**Information:**

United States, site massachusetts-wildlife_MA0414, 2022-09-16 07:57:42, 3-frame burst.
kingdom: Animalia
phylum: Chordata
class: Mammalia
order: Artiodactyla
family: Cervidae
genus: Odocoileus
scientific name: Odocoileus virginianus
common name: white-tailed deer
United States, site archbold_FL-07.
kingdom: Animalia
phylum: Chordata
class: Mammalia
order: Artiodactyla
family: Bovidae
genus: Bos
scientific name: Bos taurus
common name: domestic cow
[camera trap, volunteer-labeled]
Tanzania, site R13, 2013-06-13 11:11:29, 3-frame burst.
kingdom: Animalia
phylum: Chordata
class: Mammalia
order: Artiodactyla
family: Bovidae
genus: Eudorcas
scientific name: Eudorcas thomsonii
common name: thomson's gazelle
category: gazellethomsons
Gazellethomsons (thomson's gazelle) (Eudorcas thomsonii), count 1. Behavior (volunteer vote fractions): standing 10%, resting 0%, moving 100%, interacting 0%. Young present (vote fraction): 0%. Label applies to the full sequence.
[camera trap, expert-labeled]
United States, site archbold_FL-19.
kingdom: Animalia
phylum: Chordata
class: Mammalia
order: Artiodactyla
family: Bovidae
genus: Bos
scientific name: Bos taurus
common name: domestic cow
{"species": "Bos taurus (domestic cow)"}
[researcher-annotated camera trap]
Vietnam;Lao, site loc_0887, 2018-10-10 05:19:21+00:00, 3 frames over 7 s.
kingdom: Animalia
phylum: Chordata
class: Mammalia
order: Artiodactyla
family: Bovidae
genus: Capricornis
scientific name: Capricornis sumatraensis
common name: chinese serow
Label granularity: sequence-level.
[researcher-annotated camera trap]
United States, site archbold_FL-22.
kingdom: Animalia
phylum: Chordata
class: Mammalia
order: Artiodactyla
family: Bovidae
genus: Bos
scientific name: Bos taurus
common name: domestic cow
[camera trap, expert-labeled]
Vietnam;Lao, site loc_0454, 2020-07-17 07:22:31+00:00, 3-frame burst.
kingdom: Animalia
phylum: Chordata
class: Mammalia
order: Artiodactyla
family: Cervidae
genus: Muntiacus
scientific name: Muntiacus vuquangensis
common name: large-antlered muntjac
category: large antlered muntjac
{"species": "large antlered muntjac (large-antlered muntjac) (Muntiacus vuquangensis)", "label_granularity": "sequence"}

**What is being asked:** Restate word for word only the lines above from the line containing "Vietnam;Lao, site loc_0887, 2018-10-10" to the line containing "Label granularity: sequence-level.", both of them included.

**Solution for this task:**
Vietnam;Lao, site loc_0887, 2018-10-10 05:19:21+00:00, 3 frames over 7 s.
kingdom: Animalia
phylum: Chordata
class: Mammalia
order: Artiodactyla
family: Bovidae
genus: Capricornis
scientific name: Capricornis sumatraensis
common name: chinese serow
Label granularity: sequence-level.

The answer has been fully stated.